Anne – Que praticante de magia negra conjura esse demônio para que venha interromper atos de devoção e de misericórdia?
Ricardo – Canalhas! Larguem o corpo, ou juro por São Paulo que também vira corpo aquele que me desobedecer!
Alabardeiro – Milorde, recue e deixe o féretro passar.
Ricardo – Cachorro de maus modos, me obedece quando eu der ordens! Ergue a tua alabarda mais alta que o meu peito, ou juro por São Paulo que te ponho no chão a golpes e te chuto daqui a pontapés, miserável, por tua impertinência.
Anne – Mas, como? Vocês estão tremendo? Todos com medo? Ai de mim, eu não os censuro, pois vocês são mortais, e olhos mortais não aguentam encarar o diabo. Xô, fora, tu aí, pavoroso embaixador do inferno! Tens poder apenas sobre o corpo mortal dele; a alma dele, esta tu não podes tê-la; portanto, vai andando, fora, xô!
Ricardo – Minha doce santa, por piedade, não seja maledicente, não pronuncie calúnias, não rogue pragas.
Anne – Demônio sujo, pelo amor de Deus, fora daqui, e não nos atormentes, pois transformaste a terra, este mundo feliz, em teu inferno particular, repleto de gritos lancinantes e berros blasfemos.
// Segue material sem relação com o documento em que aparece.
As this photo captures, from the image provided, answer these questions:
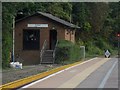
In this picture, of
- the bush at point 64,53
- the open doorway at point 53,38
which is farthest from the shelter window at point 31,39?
the bush at point 64,53

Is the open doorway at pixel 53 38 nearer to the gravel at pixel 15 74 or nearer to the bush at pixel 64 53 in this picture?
the bush at pixel 64 53

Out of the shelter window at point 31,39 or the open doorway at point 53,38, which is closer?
the shelter window at point 31,39

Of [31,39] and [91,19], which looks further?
[91,19]

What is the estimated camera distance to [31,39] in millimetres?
46438

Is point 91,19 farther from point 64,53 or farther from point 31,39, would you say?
point 64,53

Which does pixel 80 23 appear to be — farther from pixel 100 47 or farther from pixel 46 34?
pixel 46 34

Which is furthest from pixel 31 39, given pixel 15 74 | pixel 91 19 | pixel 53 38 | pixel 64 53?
pixel 91 19

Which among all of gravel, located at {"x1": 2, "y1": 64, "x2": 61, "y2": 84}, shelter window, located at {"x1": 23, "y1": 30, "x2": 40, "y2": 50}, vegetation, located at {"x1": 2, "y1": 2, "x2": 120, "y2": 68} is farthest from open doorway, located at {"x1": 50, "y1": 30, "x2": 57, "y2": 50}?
gravel, located at {"x1": 2, "y1": 64, "x2": 61, "y2": 84}

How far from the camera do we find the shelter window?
4644 cm

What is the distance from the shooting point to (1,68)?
2847cm

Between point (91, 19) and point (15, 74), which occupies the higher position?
point (91, 19)

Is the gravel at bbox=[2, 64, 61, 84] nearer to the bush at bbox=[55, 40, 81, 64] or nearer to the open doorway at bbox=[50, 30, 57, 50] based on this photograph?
the bush at bbox=[55, 40, 81, 64]

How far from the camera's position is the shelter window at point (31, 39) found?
152ft

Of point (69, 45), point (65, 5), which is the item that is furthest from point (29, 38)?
point (65, 5)
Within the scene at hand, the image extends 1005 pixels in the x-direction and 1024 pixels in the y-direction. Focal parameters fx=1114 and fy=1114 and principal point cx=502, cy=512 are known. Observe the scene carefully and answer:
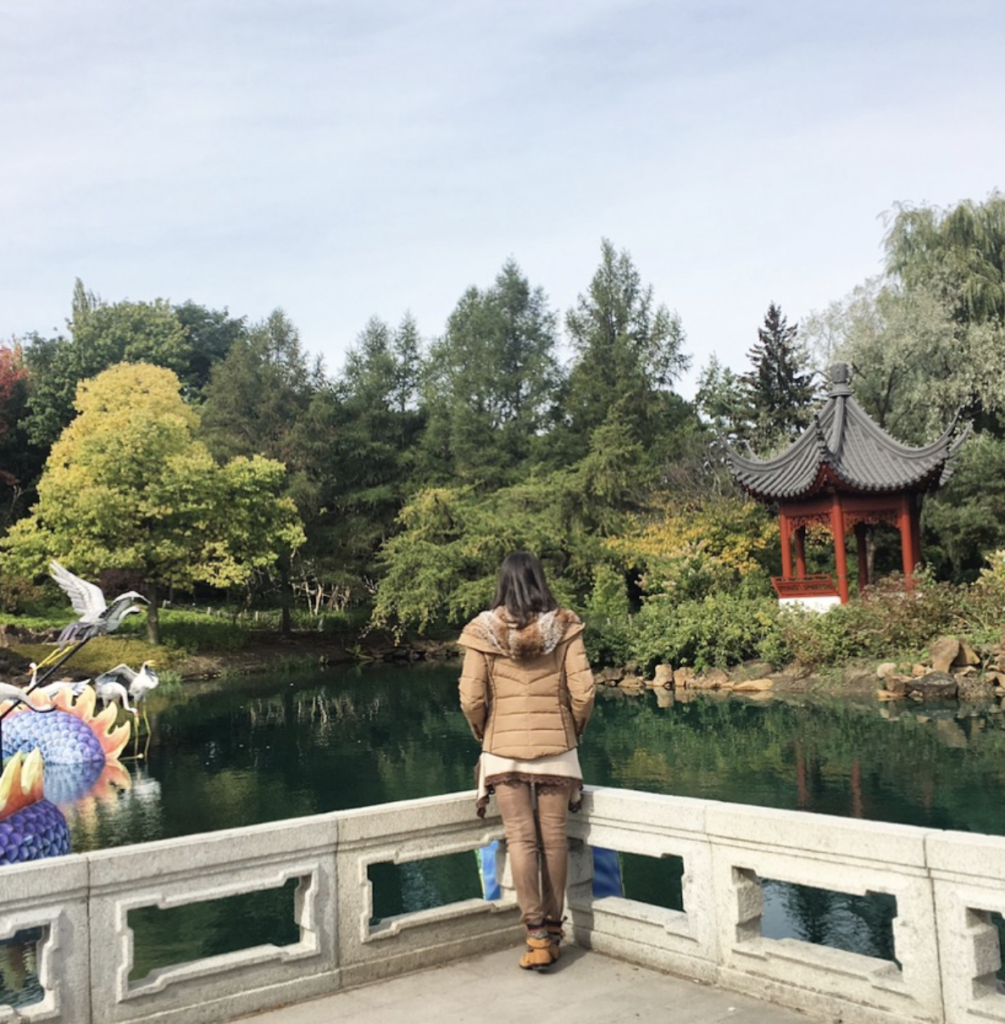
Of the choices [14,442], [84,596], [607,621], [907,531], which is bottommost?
[607,621]

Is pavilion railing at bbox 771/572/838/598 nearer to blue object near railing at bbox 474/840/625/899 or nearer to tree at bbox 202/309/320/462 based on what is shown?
tree at bbox 202/309/320/462

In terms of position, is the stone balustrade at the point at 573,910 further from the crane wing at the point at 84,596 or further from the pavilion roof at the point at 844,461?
the pavilion roof at the point at 844,461

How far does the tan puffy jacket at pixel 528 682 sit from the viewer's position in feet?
11.8

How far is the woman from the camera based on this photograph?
11.7 ft

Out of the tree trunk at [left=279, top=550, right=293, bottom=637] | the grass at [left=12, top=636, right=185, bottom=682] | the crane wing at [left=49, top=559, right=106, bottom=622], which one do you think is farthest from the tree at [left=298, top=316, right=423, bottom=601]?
the crane wing at [left=49, top=559, right=106, bottom=622]

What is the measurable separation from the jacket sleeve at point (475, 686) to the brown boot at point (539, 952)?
2.04 ft

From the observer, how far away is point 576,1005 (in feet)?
10.4

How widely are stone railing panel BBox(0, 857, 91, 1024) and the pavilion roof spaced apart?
17.1m

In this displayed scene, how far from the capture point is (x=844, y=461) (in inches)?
785

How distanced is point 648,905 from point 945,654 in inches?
515

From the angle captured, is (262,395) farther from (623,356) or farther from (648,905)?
(648,905)

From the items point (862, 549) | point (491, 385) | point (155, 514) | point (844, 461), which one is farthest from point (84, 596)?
point (491, 385)

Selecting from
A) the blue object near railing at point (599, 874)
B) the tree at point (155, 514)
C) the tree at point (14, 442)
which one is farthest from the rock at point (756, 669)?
the tree at point (14, 442)

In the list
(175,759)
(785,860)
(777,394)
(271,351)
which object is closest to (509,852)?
(785,860)
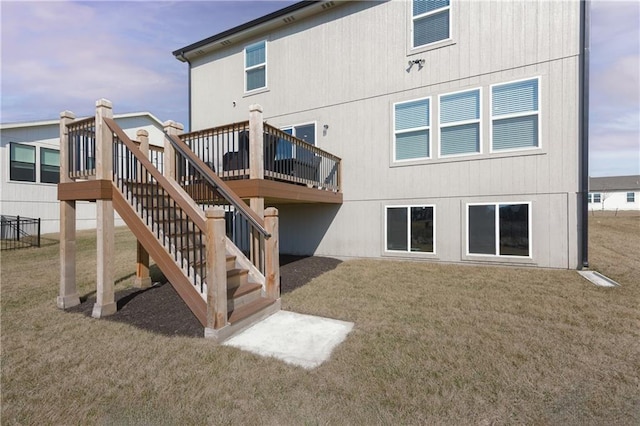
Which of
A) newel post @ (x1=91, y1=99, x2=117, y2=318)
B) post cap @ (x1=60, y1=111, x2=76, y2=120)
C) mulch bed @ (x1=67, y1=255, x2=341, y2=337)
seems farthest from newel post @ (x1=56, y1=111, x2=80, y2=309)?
newel post @ (x1=91, y1=99, x2=117, y2=318)

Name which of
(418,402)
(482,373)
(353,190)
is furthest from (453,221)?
(418,402)

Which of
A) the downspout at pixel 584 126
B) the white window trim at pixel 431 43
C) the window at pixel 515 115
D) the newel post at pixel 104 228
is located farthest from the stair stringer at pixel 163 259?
the white window trim at pixel 431 43

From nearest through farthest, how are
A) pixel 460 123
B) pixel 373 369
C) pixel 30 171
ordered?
pixel 373 369, pixel 460 123, pixel 30 171

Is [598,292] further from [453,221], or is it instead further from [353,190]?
[353,190]

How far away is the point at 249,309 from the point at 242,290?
384mm

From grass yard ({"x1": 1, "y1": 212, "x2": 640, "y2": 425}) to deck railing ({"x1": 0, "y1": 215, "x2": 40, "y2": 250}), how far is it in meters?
10.1

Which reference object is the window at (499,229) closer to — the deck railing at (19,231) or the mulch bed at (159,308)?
the mulch bed at (159,308)

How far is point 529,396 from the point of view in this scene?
2293 mm

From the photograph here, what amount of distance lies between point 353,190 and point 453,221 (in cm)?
285

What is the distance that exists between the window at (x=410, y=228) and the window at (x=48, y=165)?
18165 mm

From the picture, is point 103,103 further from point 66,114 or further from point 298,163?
point 298,163

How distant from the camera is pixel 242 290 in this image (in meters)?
4.20

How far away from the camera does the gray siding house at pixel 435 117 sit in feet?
21.6

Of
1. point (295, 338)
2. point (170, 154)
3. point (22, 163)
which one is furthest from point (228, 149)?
point (22, 163)
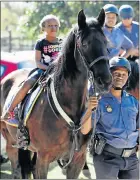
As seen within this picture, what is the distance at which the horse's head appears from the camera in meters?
3.48

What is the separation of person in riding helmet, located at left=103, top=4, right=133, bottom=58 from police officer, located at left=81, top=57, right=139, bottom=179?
2200 mm

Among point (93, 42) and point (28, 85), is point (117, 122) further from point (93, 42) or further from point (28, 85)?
point (28, 85)

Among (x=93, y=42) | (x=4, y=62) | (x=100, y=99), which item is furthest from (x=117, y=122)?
(x=4, y=62)

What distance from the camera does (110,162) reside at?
4.03 metres

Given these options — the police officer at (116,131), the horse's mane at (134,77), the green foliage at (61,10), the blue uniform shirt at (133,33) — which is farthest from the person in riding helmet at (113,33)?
the green foliage at (61,10)

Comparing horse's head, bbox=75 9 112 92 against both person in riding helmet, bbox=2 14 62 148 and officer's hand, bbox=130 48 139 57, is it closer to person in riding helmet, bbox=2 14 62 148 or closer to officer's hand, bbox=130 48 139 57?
person in riding helmet, bbox=2 14 62 148

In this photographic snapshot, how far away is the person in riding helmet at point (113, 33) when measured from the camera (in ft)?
20.6

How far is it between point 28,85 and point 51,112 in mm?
733

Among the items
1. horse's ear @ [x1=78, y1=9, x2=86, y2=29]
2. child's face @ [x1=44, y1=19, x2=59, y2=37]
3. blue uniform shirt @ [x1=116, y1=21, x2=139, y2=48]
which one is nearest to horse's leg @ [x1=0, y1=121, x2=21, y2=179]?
child's face @ [x1=44, y1=19, x2=59, y2=37]

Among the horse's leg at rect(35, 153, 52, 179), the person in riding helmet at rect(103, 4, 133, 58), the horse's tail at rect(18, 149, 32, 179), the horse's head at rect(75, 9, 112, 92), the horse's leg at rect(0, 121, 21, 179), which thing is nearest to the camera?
the horse's head at rect(75, 9, 112, 92)

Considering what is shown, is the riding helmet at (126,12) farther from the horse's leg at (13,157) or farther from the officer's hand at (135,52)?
the horse's leg at (13,157)

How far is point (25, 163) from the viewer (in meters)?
5.58

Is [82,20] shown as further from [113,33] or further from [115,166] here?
[113,33]

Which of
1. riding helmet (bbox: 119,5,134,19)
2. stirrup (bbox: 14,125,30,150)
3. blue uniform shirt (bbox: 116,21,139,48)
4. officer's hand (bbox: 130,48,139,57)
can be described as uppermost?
riding helmet (bbox: 119,5,134,19)
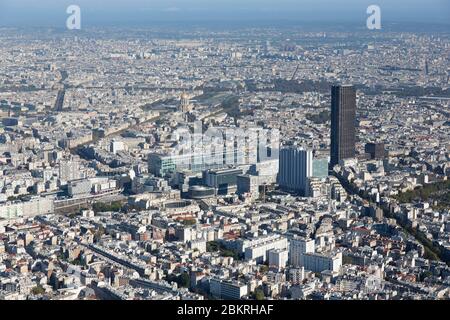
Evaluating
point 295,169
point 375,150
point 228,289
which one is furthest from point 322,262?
point 375,150

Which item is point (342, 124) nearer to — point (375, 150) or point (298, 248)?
point (375, 150)

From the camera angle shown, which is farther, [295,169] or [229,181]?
[295,169]

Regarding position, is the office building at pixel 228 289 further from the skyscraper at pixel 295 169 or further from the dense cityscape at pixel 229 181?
the skyscraper at pixel 295 169

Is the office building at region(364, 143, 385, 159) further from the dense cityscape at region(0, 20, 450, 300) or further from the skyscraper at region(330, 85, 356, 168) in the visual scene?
the skyscraper at region(330, 85, 356, 168)

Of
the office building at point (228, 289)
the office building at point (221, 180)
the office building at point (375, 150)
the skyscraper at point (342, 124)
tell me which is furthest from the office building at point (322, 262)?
the office building at point (375, 150)

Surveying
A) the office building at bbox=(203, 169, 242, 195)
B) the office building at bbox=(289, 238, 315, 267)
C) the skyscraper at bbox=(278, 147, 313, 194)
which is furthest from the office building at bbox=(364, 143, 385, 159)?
the office building at bbox=(289, 238, 315, 267)

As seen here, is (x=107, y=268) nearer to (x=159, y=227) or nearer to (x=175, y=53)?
(x=159, y=227)
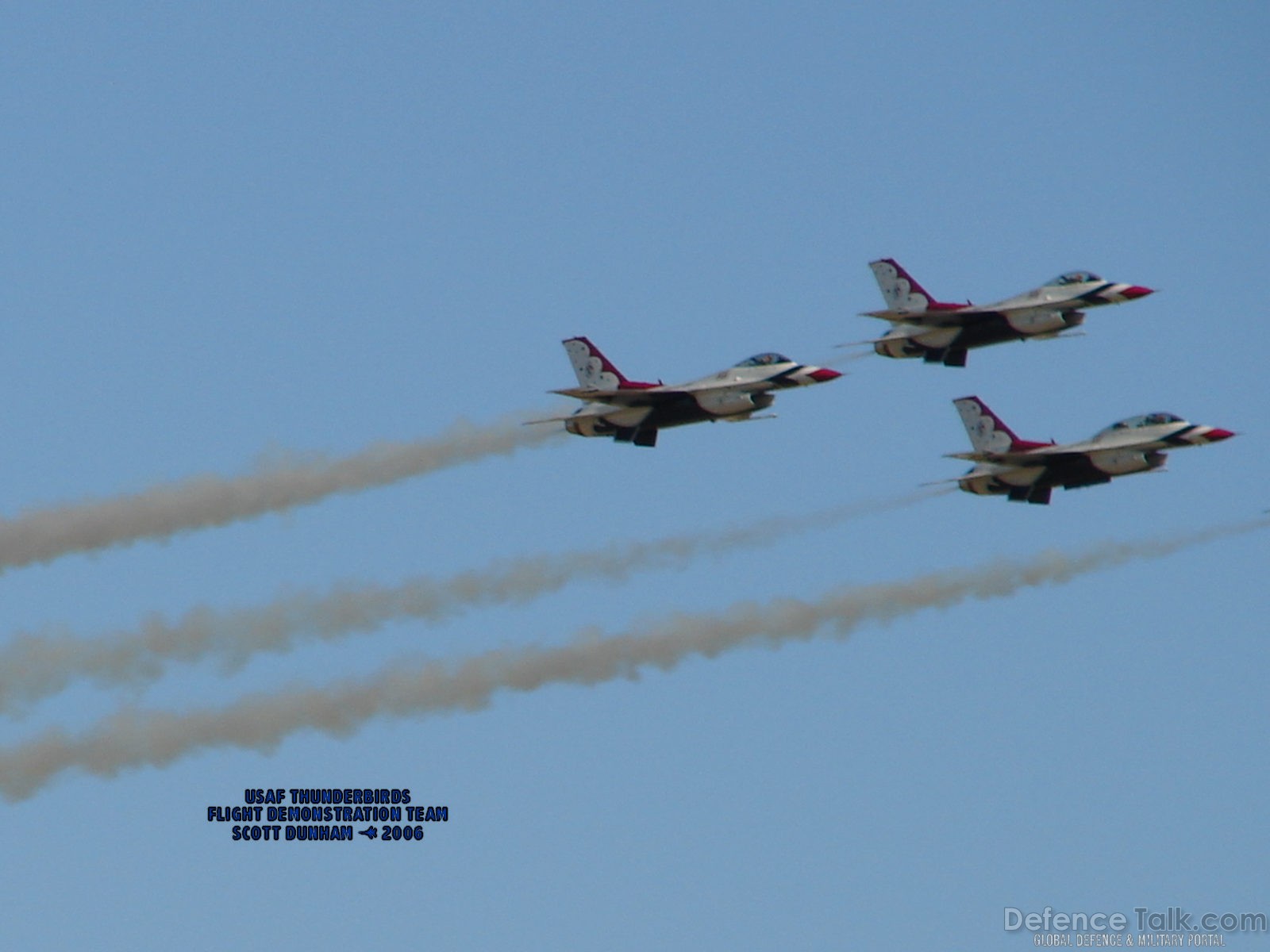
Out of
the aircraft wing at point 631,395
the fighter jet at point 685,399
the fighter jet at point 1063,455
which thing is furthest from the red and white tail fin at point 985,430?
the aircraft wing at point 631,395

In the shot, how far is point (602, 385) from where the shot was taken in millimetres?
85188

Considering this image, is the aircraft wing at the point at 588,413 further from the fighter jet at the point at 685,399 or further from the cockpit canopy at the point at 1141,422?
the cockpit canopy at the point at 1141,422

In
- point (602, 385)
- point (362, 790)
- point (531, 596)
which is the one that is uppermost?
point (602, 385)

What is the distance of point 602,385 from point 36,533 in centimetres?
1860

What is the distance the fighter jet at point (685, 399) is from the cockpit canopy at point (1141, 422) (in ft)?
29.5

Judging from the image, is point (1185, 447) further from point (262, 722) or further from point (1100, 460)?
point (262, 722)

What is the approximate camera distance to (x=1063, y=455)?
276 ft

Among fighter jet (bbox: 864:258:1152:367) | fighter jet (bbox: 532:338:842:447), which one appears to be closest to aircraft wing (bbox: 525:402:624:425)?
fighter jet (bbox: 532:338:842:447)

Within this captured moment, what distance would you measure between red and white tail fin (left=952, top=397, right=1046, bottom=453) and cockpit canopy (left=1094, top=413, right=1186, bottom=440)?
2.33 m

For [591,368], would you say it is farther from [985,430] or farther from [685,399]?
[985,430]

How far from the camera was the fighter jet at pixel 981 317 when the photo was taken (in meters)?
87.2

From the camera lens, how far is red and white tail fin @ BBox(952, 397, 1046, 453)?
85.8m

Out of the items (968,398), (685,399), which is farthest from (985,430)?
(685,399)

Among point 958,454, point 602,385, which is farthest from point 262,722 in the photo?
point 958,454
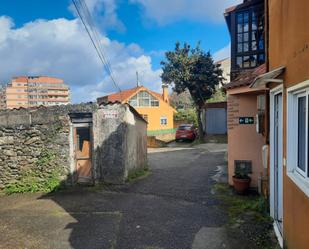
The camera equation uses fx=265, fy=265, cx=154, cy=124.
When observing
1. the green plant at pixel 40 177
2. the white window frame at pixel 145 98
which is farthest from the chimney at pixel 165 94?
the green plant at pixel 40 177

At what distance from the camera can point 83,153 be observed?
905 cm

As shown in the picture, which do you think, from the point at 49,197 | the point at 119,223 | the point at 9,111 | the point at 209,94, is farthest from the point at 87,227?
the point at 209,94

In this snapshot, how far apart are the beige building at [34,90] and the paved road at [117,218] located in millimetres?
55202

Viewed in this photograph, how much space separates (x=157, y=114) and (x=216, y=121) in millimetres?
12647

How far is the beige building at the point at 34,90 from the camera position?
6367cm

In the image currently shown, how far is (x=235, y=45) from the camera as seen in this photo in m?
14.4

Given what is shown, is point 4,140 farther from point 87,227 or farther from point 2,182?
point 87,227

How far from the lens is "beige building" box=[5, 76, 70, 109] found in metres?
63.7

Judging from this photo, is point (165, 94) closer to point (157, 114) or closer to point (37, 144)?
point (157, 114)

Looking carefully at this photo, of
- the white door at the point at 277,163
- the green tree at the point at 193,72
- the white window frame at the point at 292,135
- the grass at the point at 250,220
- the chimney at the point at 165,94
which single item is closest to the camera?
the white window frame at the point at 292,135

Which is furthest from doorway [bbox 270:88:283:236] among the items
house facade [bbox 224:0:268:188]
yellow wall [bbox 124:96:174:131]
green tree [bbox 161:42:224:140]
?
yellow wall [bbox 124:96:174:131]

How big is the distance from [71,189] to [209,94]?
63.9 ft

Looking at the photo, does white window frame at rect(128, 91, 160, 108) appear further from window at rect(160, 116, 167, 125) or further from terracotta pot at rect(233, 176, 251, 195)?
terracotta pot at rect(233, 176, 251, 195)

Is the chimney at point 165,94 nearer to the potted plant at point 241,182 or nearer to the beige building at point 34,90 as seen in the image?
the beige building at point 34,90
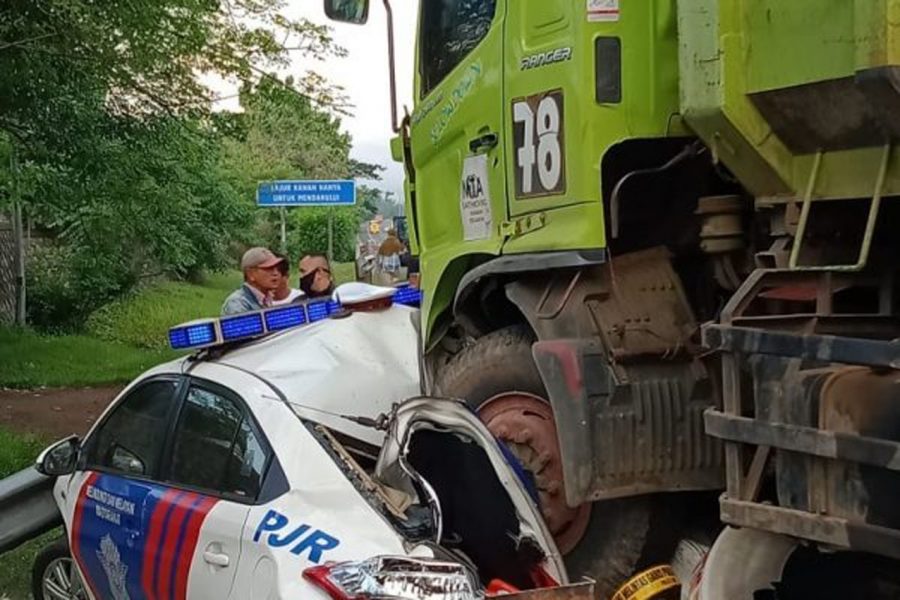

Se te deleitas em assistir aos teus atos hediondos, contempla este exemplo ilustrativo de tuas carnificinas. Ah, cavalheiros! Vejam, vejam como as feridas do falecido Rei Henrique abrem seus lábios coagulados e sangram novamente.[14] Envergonha-te, envergonha-te, excrescência de deformidade imunda, pois é tua presença que faz vazar este sangue de veias geladas e vazias onde nenhum sangue habita. O teu ato, desumano e anormal, provoca este dilúvio altamente anormal. Ah, meu Deus! Vós, que criastes este sangue, vingai esta morte. Ah, terra! Vós, que ora bebeis deste sangue, vingai esta morte. Ou os céus enviam um raio para liquidar com o assassino, ou a terra abre-se aos pés dele e engole-o bem ligeiro, assim como vós, terra, engolis o sangue deste bom Rei chacinado pelo braço dele, um braço governado pelo inferno.
Ricardo – Lady Anne, você não conhece as regras da caridade, que transforma o mal em bem, as pragas em bênçãos.
Anne – Canalha, tu não conheces as leis de Deus, nem reconheces as leis dos homens. Nem mesmo a mais selvagem das feras desconhece um mínimo de piedade.
Ricardo – Mas eu desconheço e, portanto, não sou nenhuma fera.
Anne – Ah, que maravilha quando os diabos falam verdades!
Ricardo – Mais maravilhoso ainda é quando os anjos ficam assim tão irados.